Document passage:
March 2010 Reflection

The fourth week I was in Galway I did not know what to do with myself. The second I had been livid. The eighth I was impressed. And now, I am pondering a crusade.

In college philosophy class Shelly Kagan told us that people often weight the concerns they see in front of their eyes more heavily than others-even if philosophically they are identical. And I think it is this exactly that has underpinned each of my weeks’ variations.

***

My fourth week in Galway I did not know what to do with myself.

It had all started out pretty easy. I’ve been working with refugees since before college. I believe in it as something that makes moral-courage a baseline-safe affair. (It is never pleasurable to think about how standing up against discrimination might cost you your life in your home country, but at least it is that much easier to do if you know that you can leave and some place will take you in if your claim is good enough.)

Triona welcomes me with warmth that only an older Irish woman can have-chatting to me as if we were old friends the second time we meet. In our welcome meeting, she says that she wishes she could say Ireland was a better place for asylum seekers. For a country where generation after generation has been immigrants elsewhere, this country of all countries, should know how to treat asylum seekers. It reminded me of the Bible verse: “Also you shall not oppress a stranger: for you know the heart of a stranger, seeing you were strangers in the land of Egypt.” (Exodus 23:9)

Now, in principle I agree. But often enough over the past weeks, when talking with refugees or faced with their daily problems my first response has been to come up with an excuse or remind them that things could be worse. I walk out of these rooms and every time, even before I am in the hallway, I wonder why I responded as I did.

(A run of records)
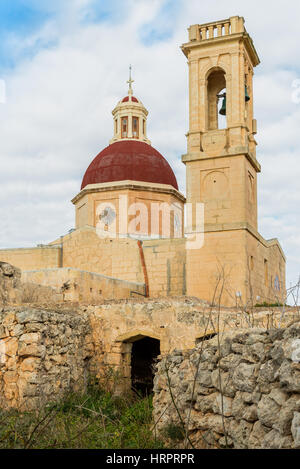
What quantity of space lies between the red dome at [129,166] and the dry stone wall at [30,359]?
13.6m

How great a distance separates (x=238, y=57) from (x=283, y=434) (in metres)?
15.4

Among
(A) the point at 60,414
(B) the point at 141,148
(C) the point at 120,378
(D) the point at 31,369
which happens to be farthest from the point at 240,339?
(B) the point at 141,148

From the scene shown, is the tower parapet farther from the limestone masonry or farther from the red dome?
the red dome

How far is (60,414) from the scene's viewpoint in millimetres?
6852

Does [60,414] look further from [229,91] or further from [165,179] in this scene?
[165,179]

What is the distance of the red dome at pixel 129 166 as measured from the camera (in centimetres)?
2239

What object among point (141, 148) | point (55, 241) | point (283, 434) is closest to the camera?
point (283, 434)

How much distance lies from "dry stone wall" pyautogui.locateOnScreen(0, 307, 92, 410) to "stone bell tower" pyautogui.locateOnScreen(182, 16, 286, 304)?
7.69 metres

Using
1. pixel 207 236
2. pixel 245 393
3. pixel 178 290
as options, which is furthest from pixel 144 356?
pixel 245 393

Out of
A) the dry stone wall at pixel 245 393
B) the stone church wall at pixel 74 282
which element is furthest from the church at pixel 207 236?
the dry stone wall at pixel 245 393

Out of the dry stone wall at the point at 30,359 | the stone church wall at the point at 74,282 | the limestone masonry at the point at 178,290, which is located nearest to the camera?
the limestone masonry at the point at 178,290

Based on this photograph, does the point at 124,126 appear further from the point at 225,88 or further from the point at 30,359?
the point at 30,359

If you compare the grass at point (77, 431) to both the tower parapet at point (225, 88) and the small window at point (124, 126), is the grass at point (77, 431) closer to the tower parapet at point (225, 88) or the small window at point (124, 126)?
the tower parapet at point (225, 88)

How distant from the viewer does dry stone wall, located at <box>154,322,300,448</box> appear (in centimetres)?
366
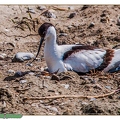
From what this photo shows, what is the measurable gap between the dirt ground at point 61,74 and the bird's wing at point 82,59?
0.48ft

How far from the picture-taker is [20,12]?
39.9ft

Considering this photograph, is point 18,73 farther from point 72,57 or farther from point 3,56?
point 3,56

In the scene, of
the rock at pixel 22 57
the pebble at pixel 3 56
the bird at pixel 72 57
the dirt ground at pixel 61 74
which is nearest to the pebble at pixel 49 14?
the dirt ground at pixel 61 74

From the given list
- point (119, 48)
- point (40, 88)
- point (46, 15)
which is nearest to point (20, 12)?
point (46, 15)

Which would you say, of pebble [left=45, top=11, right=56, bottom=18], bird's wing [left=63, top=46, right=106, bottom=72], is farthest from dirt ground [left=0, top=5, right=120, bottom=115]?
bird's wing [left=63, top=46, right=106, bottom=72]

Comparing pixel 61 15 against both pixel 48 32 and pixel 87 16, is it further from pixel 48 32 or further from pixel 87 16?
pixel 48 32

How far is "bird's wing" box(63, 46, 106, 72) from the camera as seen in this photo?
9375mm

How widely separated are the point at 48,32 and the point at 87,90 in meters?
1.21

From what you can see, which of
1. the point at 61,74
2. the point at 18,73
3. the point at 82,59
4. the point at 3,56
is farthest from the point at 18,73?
---
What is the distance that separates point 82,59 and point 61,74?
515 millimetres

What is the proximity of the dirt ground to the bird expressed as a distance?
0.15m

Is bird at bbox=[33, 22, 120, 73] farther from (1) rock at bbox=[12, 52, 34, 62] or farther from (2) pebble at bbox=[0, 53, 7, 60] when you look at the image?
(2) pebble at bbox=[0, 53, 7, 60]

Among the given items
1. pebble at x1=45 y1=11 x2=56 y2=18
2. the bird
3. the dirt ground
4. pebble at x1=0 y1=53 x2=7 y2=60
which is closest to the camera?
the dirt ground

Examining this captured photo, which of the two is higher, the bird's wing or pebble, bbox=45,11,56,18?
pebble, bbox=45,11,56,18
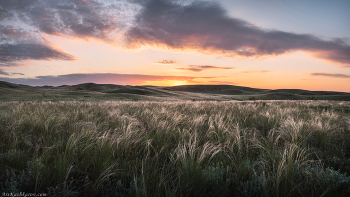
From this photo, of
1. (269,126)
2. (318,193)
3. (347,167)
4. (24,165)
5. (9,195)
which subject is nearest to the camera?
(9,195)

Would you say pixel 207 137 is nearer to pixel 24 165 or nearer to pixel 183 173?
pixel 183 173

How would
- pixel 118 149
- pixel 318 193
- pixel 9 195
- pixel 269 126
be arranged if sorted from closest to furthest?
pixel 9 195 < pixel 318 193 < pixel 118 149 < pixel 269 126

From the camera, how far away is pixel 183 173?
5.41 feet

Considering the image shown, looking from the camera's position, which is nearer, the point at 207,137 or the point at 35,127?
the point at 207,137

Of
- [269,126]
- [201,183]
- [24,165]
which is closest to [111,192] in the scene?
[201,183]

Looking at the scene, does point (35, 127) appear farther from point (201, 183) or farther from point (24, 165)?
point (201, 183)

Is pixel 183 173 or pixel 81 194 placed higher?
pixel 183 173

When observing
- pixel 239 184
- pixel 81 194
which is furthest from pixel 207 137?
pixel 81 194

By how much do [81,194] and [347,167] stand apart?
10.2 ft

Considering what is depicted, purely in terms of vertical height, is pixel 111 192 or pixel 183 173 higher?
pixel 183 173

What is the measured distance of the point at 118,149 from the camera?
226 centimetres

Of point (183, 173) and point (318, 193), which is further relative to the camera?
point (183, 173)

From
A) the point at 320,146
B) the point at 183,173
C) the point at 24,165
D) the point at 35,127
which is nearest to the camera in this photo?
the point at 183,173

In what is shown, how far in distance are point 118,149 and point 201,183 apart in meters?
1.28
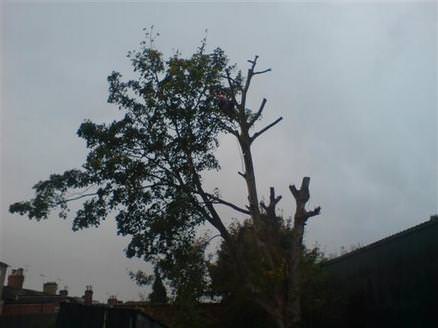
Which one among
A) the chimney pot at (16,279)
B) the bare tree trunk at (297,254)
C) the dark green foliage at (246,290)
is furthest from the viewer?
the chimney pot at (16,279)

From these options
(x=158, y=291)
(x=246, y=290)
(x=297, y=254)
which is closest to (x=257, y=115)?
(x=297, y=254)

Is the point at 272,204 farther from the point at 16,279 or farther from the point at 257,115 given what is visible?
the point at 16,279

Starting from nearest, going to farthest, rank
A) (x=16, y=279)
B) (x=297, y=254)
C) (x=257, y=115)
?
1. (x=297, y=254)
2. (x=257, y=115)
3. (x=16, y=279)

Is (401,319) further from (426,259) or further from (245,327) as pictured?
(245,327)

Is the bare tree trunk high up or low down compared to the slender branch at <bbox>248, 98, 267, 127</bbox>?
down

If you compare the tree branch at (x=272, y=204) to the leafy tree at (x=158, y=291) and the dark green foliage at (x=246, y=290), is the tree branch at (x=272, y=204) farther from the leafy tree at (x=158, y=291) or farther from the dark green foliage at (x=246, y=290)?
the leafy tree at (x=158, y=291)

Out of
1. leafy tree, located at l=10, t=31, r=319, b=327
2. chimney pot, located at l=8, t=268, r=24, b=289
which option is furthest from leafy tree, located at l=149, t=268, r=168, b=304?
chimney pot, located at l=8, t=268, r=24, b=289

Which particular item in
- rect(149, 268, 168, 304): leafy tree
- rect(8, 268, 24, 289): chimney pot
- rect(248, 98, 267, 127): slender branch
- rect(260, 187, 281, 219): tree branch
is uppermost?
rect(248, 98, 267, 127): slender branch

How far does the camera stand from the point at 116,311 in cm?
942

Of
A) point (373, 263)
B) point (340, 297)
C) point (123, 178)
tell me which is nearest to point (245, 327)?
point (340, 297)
--
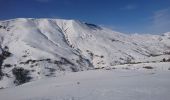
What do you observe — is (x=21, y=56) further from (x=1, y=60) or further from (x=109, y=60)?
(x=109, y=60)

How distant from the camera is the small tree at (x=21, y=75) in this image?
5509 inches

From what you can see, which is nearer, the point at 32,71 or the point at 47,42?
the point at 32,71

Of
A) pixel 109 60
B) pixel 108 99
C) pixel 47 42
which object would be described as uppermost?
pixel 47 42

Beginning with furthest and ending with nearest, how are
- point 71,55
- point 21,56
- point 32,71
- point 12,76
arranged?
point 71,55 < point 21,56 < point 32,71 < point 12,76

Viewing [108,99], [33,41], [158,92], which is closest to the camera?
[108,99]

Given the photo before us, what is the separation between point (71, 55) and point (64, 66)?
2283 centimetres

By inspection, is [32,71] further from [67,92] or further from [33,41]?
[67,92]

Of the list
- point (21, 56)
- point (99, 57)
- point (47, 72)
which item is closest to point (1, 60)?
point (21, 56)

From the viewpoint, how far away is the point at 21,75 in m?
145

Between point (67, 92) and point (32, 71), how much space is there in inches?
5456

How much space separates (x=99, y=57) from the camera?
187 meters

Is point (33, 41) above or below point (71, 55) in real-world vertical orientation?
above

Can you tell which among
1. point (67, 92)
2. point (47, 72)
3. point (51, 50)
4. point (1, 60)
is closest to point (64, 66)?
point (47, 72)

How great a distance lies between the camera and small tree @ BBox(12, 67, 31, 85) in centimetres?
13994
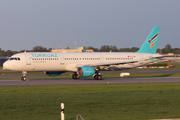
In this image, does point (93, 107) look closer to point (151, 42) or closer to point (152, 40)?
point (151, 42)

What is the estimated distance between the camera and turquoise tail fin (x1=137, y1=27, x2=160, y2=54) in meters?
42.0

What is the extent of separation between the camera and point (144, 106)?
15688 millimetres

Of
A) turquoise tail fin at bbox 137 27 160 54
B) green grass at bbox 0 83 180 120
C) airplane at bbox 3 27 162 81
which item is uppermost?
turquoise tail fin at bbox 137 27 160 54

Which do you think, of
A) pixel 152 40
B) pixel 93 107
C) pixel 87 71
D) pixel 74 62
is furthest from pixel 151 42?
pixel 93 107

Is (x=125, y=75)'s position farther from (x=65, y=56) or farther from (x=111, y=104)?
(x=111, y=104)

Set tasks:
• 1. The Galway reflection opens by naming particular weeks the writer spent in Galway. List each of those numbered weeks along with how the writer felt during it.
• 2. Summarize the Galway reflection in two sentences.
• 3. Carry on the Galway reflection on working with refugees from its last sentence.
These items are separate from the text and stand on their own.

Task responses:
• 1.
- Fourth week: did not know what to do with themselves
- Second week: livid
- Eighth week: impressed

• 2. The writer, who has worked with refugees since before college, describes changing feelings over the weeks in Galway and links them to Shelly Kagan's point that people weigh the concerns in front of them more heavily than others. Although Triona says Ireland should treat asylum seekers better and the writer agrees in principle, the writer has often answered refugees' problems with an excuse or a reminder that things could be worse, and then wondered why.

• 3.
It is not what I meant or even what I believe. And usually you want to be sympathetic, not unsympathetic. So why have I been responding the way I have? I think one part of it might be that I can see so clearly what it takes to make the system run. How easy it would be for system administrators to put asylum seekers in prison as holding places, as they do in the US, rather than direct provision hostels, troubled as they are. (And they are troubled, horribly: there is little privacy, even less inspection, outsiders are not allowed in, and basic things like food seem to be more a money making scheme for the providers than meant to provide what the asylum seekers need.) I can see how easy it is for politicians to cut the asylum budget, or not extend upper level health care to them. Of course I also see the middle-men getting rich while holding a hard line against the asylum seekers they provide for, but that too is easy to imagine: they are just doing their business, and their job-mandate is to make a profit. What is hard to imagine is the realities of being an asylum seeker. How can I even call up a scene of the conditions that would make one want to be an asylum seeker? The scenes are hard to imagine happening to me. Functioning in a new culture in a different language without freedom of movement and no community nearby and no Skype? It’s not only disparate from my experience (and there fore hard to fill in the details) but also unpleasant to imagine too closely. There are so many things you need and I know we don’t provide, I’d prefer not to think too closely.

One thing I did realize was that suddenly, in our interactions, I had become the establishment. Someone who was integrated in the system and knew how to get things done.

It had not been so on week two of my stay in Galway. On week two I was livid. I had been standing out in the cold, in an industrial park outside the city, in the dark, for two and a half hours. And I could think of at least six ways to run the system better.

With a few exceptions, everyone who arrives in Ireland and is not from the EU must register with the Garda (police). I had spent the last two weeks running around setting up a bank account in a fifteen-minute break and gathering letters from this office and that to bring to the Garda. And the day before I had cleared the whole day’s schedule (I was told it could take a while and you better not plan on doing anything else that day), and walked out to the practically hidden office, arriving puffing fifteen minutes after it opened-only to be greeted with sad smiles by other applicants. Clearly I was new. There were no tickets left. You had to arrive before the doors opened to get in the mad rush for tickets. How early had they arrived? 6am. And they might still be waiting at 1pm to even talk with someone. Some waited till 4 and were never seen the whole day.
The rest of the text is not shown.